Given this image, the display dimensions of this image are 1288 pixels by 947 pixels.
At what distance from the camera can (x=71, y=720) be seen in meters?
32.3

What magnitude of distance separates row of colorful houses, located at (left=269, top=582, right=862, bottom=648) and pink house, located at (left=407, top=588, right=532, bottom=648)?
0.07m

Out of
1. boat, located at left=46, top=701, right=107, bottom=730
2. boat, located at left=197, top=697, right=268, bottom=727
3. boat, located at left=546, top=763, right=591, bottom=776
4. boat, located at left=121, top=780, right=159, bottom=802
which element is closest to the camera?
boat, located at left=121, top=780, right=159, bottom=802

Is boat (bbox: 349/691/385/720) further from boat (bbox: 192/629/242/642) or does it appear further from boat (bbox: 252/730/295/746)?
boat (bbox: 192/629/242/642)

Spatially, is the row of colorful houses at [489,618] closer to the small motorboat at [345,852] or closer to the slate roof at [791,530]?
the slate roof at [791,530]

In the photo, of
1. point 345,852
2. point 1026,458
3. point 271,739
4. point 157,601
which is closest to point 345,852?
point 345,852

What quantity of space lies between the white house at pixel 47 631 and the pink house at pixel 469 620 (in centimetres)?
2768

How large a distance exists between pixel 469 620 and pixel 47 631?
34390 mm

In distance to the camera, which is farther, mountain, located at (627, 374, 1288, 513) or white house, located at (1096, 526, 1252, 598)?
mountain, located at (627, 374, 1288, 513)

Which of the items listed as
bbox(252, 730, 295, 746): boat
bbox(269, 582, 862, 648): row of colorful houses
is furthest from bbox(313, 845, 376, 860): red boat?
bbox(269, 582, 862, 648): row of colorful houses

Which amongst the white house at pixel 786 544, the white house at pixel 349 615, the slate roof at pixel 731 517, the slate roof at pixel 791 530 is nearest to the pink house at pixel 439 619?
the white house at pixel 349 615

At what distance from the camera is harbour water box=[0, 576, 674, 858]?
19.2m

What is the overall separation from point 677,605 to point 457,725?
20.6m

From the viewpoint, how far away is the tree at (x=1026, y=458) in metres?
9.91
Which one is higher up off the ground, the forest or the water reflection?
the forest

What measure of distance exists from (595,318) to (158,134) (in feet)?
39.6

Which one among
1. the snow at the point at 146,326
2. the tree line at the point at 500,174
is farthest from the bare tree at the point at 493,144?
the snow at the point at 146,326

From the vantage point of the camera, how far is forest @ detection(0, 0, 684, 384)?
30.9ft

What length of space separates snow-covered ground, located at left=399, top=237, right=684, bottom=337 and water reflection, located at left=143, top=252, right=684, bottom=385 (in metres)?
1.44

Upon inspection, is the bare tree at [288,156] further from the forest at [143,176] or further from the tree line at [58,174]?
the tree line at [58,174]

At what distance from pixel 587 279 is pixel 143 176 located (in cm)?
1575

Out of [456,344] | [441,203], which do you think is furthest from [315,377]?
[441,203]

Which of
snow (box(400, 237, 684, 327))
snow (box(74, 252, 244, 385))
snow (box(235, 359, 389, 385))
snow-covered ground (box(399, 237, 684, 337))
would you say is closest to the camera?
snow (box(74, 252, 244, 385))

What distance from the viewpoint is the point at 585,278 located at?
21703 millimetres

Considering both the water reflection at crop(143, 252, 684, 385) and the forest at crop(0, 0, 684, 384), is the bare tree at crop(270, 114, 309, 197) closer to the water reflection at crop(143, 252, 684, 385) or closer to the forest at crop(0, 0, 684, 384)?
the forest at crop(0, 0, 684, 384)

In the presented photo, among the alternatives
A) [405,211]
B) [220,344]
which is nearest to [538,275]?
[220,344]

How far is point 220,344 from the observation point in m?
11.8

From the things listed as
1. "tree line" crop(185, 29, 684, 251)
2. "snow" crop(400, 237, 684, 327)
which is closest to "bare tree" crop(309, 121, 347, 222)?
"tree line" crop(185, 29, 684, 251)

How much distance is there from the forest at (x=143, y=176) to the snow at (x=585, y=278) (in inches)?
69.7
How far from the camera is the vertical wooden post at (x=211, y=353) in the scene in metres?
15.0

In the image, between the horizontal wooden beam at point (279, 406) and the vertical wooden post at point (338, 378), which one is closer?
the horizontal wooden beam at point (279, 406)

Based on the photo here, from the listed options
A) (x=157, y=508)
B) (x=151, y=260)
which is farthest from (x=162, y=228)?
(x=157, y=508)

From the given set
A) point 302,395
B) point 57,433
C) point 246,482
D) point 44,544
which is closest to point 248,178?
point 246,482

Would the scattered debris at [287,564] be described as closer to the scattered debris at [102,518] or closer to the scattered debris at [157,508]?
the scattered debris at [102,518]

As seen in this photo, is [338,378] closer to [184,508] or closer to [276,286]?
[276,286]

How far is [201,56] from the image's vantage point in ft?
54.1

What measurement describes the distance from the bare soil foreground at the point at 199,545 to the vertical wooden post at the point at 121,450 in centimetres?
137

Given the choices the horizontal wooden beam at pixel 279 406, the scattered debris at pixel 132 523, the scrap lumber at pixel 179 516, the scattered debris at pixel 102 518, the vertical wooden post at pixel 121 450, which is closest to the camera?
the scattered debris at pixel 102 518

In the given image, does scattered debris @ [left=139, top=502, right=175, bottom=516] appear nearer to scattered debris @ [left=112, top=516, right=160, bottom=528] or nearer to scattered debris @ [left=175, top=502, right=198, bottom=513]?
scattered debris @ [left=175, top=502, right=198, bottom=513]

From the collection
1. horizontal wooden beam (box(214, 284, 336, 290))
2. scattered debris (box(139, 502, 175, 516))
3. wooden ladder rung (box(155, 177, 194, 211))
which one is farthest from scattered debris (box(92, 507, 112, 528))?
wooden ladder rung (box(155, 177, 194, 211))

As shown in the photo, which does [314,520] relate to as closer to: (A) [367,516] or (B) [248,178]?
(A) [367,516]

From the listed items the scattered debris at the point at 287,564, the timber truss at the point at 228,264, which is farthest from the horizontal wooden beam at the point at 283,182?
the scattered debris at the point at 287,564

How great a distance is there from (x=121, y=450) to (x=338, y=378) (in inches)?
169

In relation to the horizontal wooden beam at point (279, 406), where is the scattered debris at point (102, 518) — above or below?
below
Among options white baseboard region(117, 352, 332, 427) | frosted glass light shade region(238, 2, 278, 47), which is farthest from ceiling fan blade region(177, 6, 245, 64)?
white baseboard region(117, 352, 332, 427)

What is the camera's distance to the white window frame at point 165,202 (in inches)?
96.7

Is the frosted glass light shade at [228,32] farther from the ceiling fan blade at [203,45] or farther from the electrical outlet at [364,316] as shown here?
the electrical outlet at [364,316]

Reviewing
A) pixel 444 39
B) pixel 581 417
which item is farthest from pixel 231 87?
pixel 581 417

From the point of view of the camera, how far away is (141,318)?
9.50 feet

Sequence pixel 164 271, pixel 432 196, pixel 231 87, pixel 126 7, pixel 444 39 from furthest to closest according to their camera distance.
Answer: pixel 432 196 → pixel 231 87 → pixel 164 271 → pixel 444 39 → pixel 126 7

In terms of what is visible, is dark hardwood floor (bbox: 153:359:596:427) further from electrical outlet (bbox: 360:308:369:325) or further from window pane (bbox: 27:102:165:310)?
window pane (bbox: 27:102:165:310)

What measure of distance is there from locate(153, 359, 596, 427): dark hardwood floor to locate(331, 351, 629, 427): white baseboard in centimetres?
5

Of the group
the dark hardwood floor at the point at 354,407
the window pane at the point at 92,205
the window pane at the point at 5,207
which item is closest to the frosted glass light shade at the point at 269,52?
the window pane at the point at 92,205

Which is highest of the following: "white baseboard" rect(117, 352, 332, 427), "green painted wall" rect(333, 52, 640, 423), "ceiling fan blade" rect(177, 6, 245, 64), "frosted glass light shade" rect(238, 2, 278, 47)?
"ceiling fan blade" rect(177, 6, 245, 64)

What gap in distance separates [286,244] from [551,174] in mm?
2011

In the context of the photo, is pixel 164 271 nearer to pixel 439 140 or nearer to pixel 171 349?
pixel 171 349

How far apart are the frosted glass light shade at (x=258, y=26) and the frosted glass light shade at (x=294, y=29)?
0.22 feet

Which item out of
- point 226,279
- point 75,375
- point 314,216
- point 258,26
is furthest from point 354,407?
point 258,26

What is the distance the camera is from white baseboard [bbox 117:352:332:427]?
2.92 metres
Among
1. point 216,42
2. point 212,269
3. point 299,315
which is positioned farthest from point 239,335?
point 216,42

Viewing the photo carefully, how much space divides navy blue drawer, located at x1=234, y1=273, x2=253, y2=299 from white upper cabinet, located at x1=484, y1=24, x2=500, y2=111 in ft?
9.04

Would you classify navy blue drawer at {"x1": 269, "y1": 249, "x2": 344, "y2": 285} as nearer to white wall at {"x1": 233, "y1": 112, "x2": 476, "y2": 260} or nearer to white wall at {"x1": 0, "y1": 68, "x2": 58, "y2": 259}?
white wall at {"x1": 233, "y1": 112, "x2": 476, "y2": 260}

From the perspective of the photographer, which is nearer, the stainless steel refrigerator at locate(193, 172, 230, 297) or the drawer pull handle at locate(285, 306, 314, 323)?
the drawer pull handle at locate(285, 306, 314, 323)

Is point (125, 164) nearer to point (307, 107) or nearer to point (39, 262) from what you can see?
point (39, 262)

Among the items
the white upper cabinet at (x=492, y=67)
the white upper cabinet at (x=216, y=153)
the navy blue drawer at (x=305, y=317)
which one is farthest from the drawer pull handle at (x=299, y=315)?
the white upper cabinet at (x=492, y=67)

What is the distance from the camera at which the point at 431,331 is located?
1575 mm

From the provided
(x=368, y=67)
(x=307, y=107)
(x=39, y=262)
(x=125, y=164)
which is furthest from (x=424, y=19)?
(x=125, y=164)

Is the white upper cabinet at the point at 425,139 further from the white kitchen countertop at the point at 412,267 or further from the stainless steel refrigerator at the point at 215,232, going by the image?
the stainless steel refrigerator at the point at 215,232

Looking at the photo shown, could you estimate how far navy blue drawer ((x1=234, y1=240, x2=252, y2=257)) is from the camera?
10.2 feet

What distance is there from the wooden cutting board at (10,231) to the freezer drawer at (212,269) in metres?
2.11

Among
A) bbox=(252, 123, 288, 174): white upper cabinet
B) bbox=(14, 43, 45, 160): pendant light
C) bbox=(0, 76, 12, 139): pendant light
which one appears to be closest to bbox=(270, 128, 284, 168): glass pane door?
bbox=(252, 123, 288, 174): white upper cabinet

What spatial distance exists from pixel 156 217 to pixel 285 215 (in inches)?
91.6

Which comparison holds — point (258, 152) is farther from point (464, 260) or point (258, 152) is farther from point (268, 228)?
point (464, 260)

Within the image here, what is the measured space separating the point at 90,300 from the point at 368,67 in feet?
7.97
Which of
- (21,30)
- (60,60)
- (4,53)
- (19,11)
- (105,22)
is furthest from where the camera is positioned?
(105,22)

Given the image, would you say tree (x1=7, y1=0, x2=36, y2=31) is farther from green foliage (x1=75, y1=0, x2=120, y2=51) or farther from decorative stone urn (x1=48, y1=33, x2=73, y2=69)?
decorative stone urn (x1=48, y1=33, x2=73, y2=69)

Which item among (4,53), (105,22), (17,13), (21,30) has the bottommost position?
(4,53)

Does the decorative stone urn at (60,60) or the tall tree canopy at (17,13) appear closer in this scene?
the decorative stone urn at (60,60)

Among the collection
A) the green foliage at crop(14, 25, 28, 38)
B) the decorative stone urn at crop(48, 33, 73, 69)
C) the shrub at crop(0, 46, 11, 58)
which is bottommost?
##############################
— Exercise goal —
Repeat the entries word for word, starting at the line that contains "How large a" and ending after the line that contains "21703 millimetres".

— Full response —
How large a distance exists between pixel 469 620 and pixel 47 631?
34390 mm

In distance to the camera, which is farther, mountain, located at (627, 374, 1288, 513) or white house, located at (1096, 526, 1252, 598)?
mountain, located at (627, 374, 1288, 513)

Which of the items listed as
bbox(252, 730, 295, 746): boat
bbox(269, 582, 862, 648): row of colorful houses
is furthest from bbox(313, 845, 376, 860): red boat?
bbox(269, 582, 862, 648): row of colorful houses

Which amongst the white house at pixel 786 544, the white house at pixel 349 615, the slate roof at pixel 731 517, the slate roof at pixel 791 530 is nearest to the pink house at pixel 439 619?
the white house at pixel 349 615

At what distance from the camera is harbour water box=[0, 576, 674, 858]?
19.2m

What is the overall separation from point 677,605 to point 457,725?
20.6m

From the viewpoint, how far away is the tree at (x=1026, y=458) in metres?
9.91
Which one is higher up off the ground, the forest or the water reflection?
the forest

What measure of distance exists from (595,318) to (158,134) (in feet)?
39.6

Which one among
1. the snow at the point at 146,326
2. the tree line at the point at 500,174
is farthest from the bare tree at the point at 493,144?
the snow at the point at 146,326

From the vantage point of the camera, how far is forest @ detection(0, 0, 684, 384)?
30.9ft

What length of space separates snow-covered ground, located at left=399, top=237, right=684, bottom=337 and water reflection, located at left=143, top=252, right=684, bottom=385 (in metres)?
1.44

Upon inspection, is the bare tree at [288,156] further from the forest at [143,176] or further from the tree line at [58,174]?
the tree line at [58,174]

At what distance from pixel 587 279 is pixel 143 176 located (in cm)?
1575

Out of [456,344] | [441,203], which do you think is furthest from [315,377]?
[441,203]

Which of
snow (box(400, 237, 684, 327))
snow (box(74, 252, 244, 385))
snow (box(235, 359, 389, 385))
snow-covered ground (box(399, 237, 684, 337))
would you say is closest to the camera?
snow (box(74, 252, 244, 385))

What distance from the viewpoint is the point at 585,278 located at?
21703 millimetres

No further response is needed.